However, there is a crucial difference between Rosales as read by Brother Roger and Caputo’s ‘theo-poetics’, despite their commonality. In the case of the latter, the ‘arrival’ of justice is formally impossible, a contradiction in terms; its coming would in effect destroy the very passionate thirst that ‘lights us onward’ and constitutes the motivating force of meaningful human activity. For Brother Roger, the living waters of the Spirit of the Risen Christ serve as the ‘future-present’ that Caputo’s poetics cannot easily accommodate, a foretaste of a future reality that does not annul but rather impels practical, this-worldly action. Whose of these two narratives of desire you find more convincing is not primarily a matter of logical analysis.

Taizé-prayer-300x225

I vividly recall two of the many occasions on which I have sung De noche iremos in the company of the brothers of the Taizé community. The first was in Notre-Dame de Paris at the end of 1988 (with Jacques Berthier himself at the organ), in a cathedral where the seating had been removed and where 10,000 people were praying seated on the floor, creating an atmosphere that I have never experienced before or since. The second was in Taizé itself just a few days after Brother Roger was fatally stabbed during an evening prayer service in August 2005 by a mentally disturbed young woman known to the community. I had made the trip down to Burgundy to pay my final respects to Taizé’s founder after hearing of his death and found the brothers (some of whom were just arriving from other continents) in a state of total shock and disbelief. In this context, with Brother Roger’s dead body lying exposed in the Eglise de la Réconciliation, De noche iremos seemed to express the inexpressible – the palpable feeling of entering, in a sense that can only be described as mystical, into the incomprehensibility of the brokenness and suffering of this world. Fundamental to Roger Schütz’s spirituality was the notion that Christ has united himself irrevocably with that brokenness, and in a way that cannot be grasped by reasoned argument, his violent death was, like that of Bonhoeffer before him, somehow a participation in that unfathomable mystery.
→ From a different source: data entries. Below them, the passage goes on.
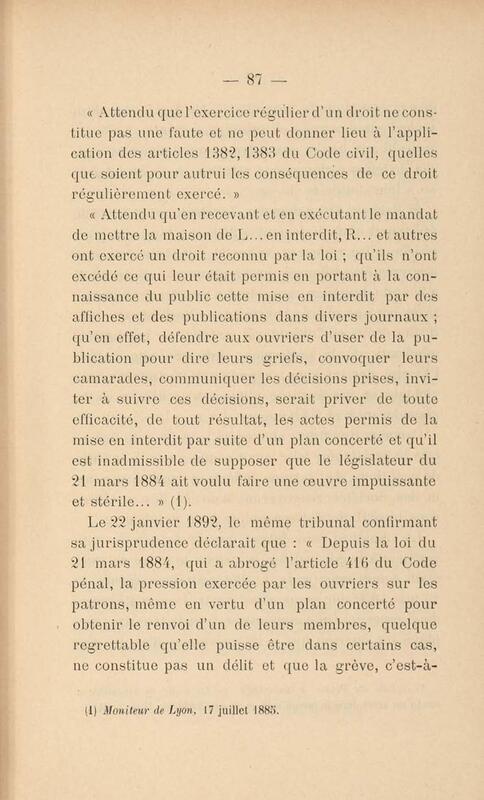 — 87 —

« Attendu que l'exercice régulier d'un droit ne constitue pas une faute et ne peut donner lieu à l'application des articles 1382, 1383 du Code civil, quelles que soient pour autrui les conséquences de ce droit régulièrement exercé. »

« Attendu qu'en recevant et en exécutant le mandat de mettre la maison de L... en interdit, R... et autres ont exercé un droit reconnu par la loi ; qu'ils n'ont excédé ce qui leur était permis en portant à la connaissance du public cette mise en interdit par des affiches et des publications dans divers journaux ; qu'en effet, défendre aux ouvriers d'user de la publication pour dire leurs griefs, convoquer leurs camarades, communiquer les décisions prises, inviter à suivre ces décisions, serait priver de toute efficacité, de tout résultat, les actes permis de la mise en interdit par suite d'un plan concerté et qu'il est inadmissible de supposer que le législateur du 21 mars 1884 ait voulu faire une œuvre impuissante et stérile... » (1).

Le 22 janvier 1892, le même tribunal confirmant sa jurisprudence déclarait que : « Depuis la loi du 21 mars 1884, qui a abrogé l'article 416 du Code pénal, la pression exercée par les ouvriers sur les patrons, même en vertu d'un plan concerté pour obtenir le renvoi d'un de leurs membres, quelque regrettable qu'elle puisse être dans certains cas, ne constitue pas un délit et que la grève, c'est-à-

(1) Moniteur de Lyon, 17 juillet 1885.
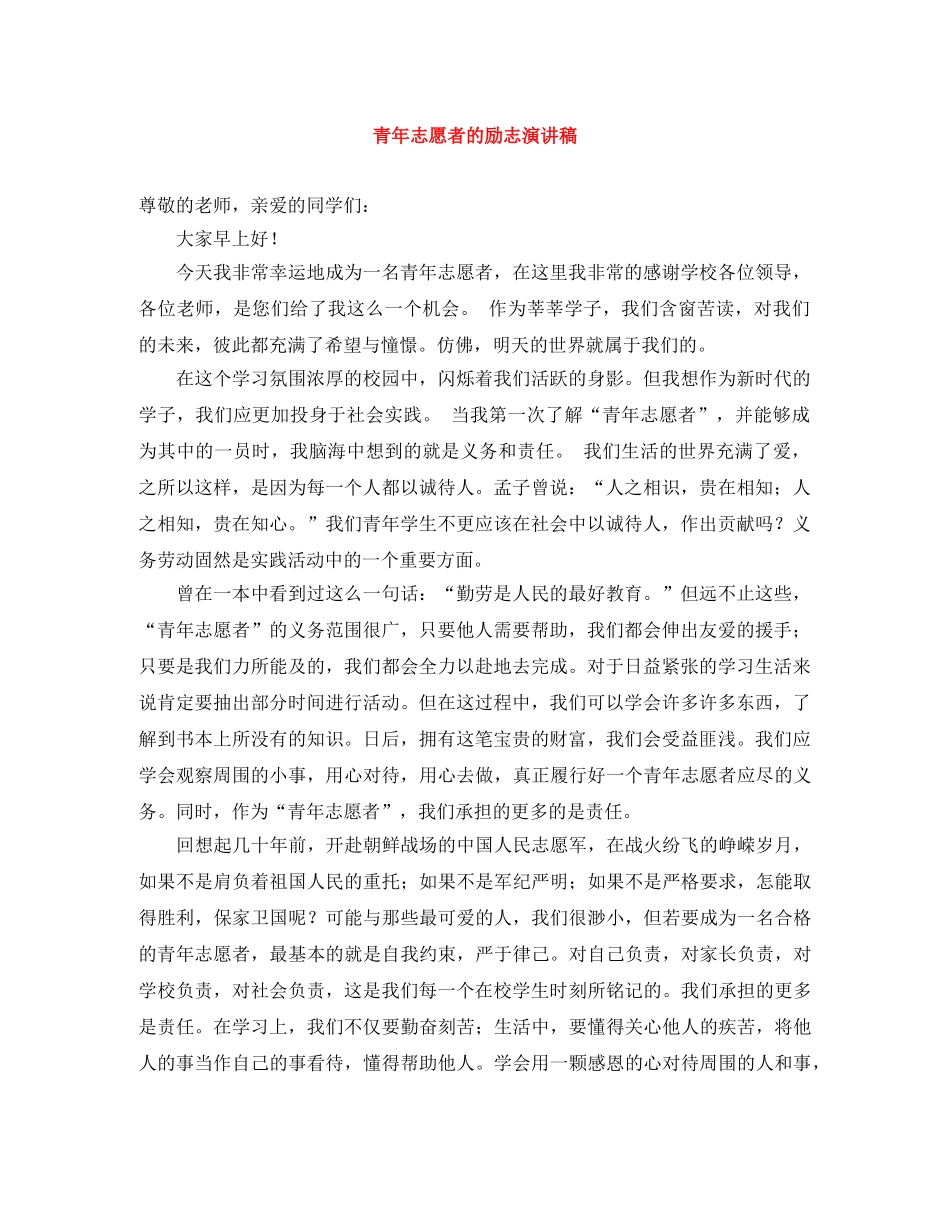 青年志愿者的励志演讲稿

尊敬的老师，亲爱的同学们：

大家早上好！

今天我非常幸运地成为一名青年志愿者，在这里我非常的感谢学校各位领导，各位老师，是您们给了我这么一个机会。 作为莘莘学子，我们含窗苦读，对我们的未来，彼此都充满了希望与憧憬。仿佛，明天的世界就属于我们的。

在这个学习氛围浓厚的校园中，闪烁着我们活跃的身影。但我想作为新时代的学子，我们应更加投身于社会实践。 当我第一次了解“青年志愿者”，并能够成为其中的一员时，我脑海中想到的就是义务和责任。 我们生活的世界充满了爱，之所以这样，是因为每一个人都以诚待人。孟子曾说：“人之相识，贵在相知；人之相知，贵在知心。”我们青年学生不更应该在社会中以诚待人，作出贡献吗？义务劳动固然是实践活动中的一个重要方面。

曾在一本中看到过这么一句话：“勤劳是人民的最好教育。”但远不止这些，“青年志愿者”的义务范围很广，只要他人需要帮助，我们都会伸出友爱的援手；只要是我们力所能及的，我们都会全力以赴地去完成。对于日益紧张的学习生活来说肯定要抽出部分时间进行活动。但在这过程中，我们可以学会许多许多东西，了解到书本上所没有的知识。日后，拥有这笔宝贵的财富，我们会受益匪浅。我们应学会观察周围的小事，用心对待，用心去做，真正履行好一个青年志愿者应尽的义务。同时，作为“青年志愿者”，我们承担的更多的是责任。

回想起几十年前，开赴朝鲜战场的中国人民志愿军，在战火纷飞的峥嵘岁月，如果不是肩负着祖国人民的重托；如果不是军纪严明；如果不是严格要求，怎能取得胜利，保家卫国呢？可能与那些最可爱的人，我们很渺小，但若要成为一名合格的青年志愿者，最基本的就是自我约束，严于律己。对自己负责，对家长负责，对学校负责，对社会负责，这是我们每一个在校学生时刻所铭记的。我们承担的更多是责任。在学习上，我们不仅要勤奋刻苦；生活中，要懂得关心他人的疾苦，将他人的事当作自己的事看待，懂得帮助他人。学会用一颗感恩的心对待周围的人和事，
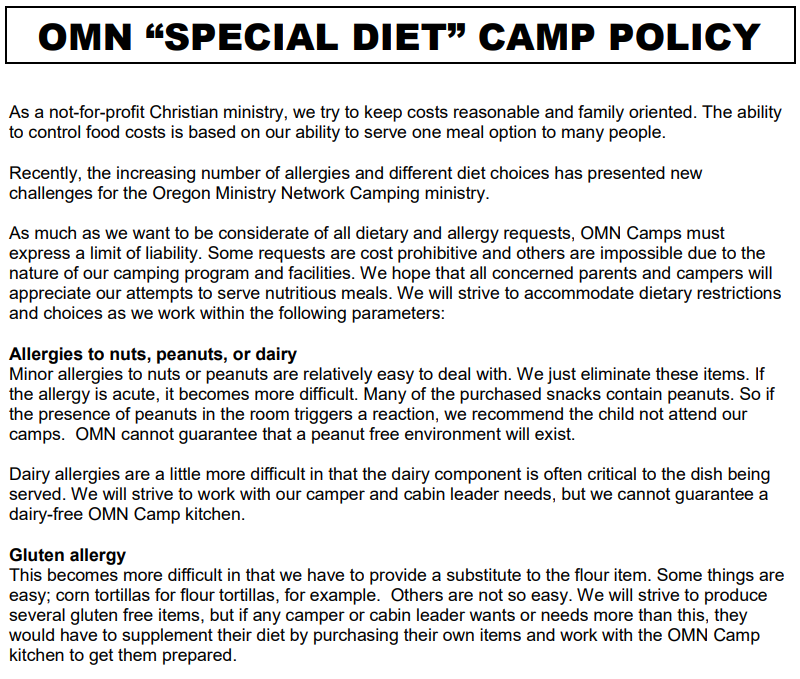 OMN “SPECIAL DIET” CAMP POLICY

As a not-for-profit Christian ministry, we try to keep costs reasonable and family oriented. The ability to control food costs is based on our ability to serve one meal option to many people.

Recently, the increasing number of allergies and different diet choices has presented new challenges for the Oregon Ministry Network Camping ministry.

As much as we want to be considerate of all dietary and allergy requests, OMN Camps must express a limit of liability. Some requests are cost prohibitive and others are impossible due to the nature of our camping program and facilities. We hope that all concerned parents and campers will appreciate our attempts to serve nutritious meals. We will strive to accommodate dietary restrictions and choices as we work within the following parameters:

Allergies to nuts, peanuts, or dairy
Minor allergies to nuts or peanuts are relatively easy to deal with. We just eliminate these items. If the allergy is acute, it becomes more difficult. Many of the purchased snacks contain peanuts. So if the presence of peanuts in the room triggers a reaction, we recommend the child not attend our camps. OMN cannot guarantee that a peanut free environment will exist.

Dairy allergies are a little more difficult in that the dairy component is often critical to the dish being served. We will strive to work with our camper and cabin leader needs, but we cannot guarantee a dairy-free OMN Camp kitchen.

Gluten allergy
This becomes more difficult in that we have to provide a substitute to the flour item. Some things are easy; corn tortillas for flour tortillas, for example. Others are not so easy. We will strive to produce several gluten free items, but if any camper or cabin leader wants or needs more than this, they would have to supplement their diet by purchasing their own items and work with the OMN Camp kitchen to get them prepared.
What struck me more than anything about that surreal day was the fact that, in their distress and disarray in the face of apparent absurdity and meaninglessness, the first thoughts and prayers of the brothers were to express their sympathy with the family of Brother Roger’s killer. As a form of testimony to the transforming power of faith, that alone carries a weight of authenticity that pure philosophy – if such a thing exists – cannot know. Strange though it may seem, Roger Schütz might well have agreed with Peter Rollins’ provocative catchphrase for his ‘pyro-theological’ programme, taken from Spanish anarchist Buenaventura Durruti, that ‘the only church that illuminates is a burning one’, with one important proviso: the flame is none other than that of the living presence of the Paraclete. As the Letter to a young Spaniard puts it:

‘Breath of Christ’s loving, fire of his Spirit, kindle the deserts of the heart.'[6]


[1] Dietrich Bonhoeffer, Letters and Papers from Prison, abridged edition (London : SCM, 2001), 134.
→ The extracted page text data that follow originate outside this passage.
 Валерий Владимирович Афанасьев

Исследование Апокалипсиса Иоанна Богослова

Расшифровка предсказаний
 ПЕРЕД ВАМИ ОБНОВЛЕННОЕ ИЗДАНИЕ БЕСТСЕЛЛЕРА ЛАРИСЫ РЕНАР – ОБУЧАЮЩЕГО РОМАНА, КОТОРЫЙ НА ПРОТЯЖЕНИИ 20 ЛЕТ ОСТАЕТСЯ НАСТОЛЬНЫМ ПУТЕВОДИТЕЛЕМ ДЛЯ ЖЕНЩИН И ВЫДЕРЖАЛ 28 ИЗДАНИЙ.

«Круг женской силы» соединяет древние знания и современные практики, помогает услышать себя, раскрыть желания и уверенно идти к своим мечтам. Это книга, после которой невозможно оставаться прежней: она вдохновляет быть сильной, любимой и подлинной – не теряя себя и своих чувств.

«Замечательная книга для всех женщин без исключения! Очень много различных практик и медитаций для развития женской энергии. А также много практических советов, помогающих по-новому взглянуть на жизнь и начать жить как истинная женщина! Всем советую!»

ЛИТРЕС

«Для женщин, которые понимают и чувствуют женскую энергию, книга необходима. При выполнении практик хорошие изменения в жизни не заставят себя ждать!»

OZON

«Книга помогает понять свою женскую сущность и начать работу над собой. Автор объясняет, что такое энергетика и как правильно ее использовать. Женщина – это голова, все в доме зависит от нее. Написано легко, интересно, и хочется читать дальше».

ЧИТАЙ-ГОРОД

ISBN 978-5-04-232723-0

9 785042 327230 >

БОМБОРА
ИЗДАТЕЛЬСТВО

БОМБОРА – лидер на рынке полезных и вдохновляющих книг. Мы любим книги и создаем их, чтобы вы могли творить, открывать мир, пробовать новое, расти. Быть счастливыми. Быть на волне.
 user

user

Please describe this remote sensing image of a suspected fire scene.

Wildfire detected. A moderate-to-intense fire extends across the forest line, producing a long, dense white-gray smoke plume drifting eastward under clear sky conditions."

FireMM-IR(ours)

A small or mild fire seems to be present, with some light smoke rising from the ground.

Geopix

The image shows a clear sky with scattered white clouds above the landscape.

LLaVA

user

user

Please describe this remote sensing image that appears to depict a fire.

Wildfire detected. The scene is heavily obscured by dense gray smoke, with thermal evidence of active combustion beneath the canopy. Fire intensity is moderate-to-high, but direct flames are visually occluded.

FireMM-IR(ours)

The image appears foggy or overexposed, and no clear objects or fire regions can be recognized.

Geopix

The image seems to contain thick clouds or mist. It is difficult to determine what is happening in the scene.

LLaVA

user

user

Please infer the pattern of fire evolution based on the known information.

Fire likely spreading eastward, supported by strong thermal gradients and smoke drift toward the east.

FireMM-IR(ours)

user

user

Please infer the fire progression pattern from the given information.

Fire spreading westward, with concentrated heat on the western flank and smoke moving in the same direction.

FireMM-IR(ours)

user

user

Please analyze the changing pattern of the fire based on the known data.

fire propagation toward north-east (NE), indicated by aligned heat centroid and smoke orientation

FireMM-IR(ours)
[2] The case against an ‘atheistic’ interpretation of the late Bonhoeffer was first argued at length by Dietrich Bonhoeffer’s relative and correspondent Eberhard Bethge in his classic biography Dietrich Bonhoeffer (London: Collins, 1977, 757-795). See also Martin Marty, Dietrich Bonhoeffer’s Letters and Papers from Prison: a Biography (Princeton: Princeton University Press, 2011), ch.5.

[3] Choisir d’aimer: Frère Roger de Taizé 1915-2005 (Taizé: Ateliers et Presses de Taizé, 2006), 33. Translation mine.

[4] Brother Roger of Taizé, And Your Deserts Shall Flower: Journal 1977-1979 (Oxford: Mowbray, 1984), 19.

[5] Deconstruction in a Nutshell: a conversation with Jacques Derrida, edited and with a commentary by John D. Caputo (New York: Fordham University Press, 1997), 128.

[6] Brother Roger of Taizé, And Your Deserts Shall Flower, 19.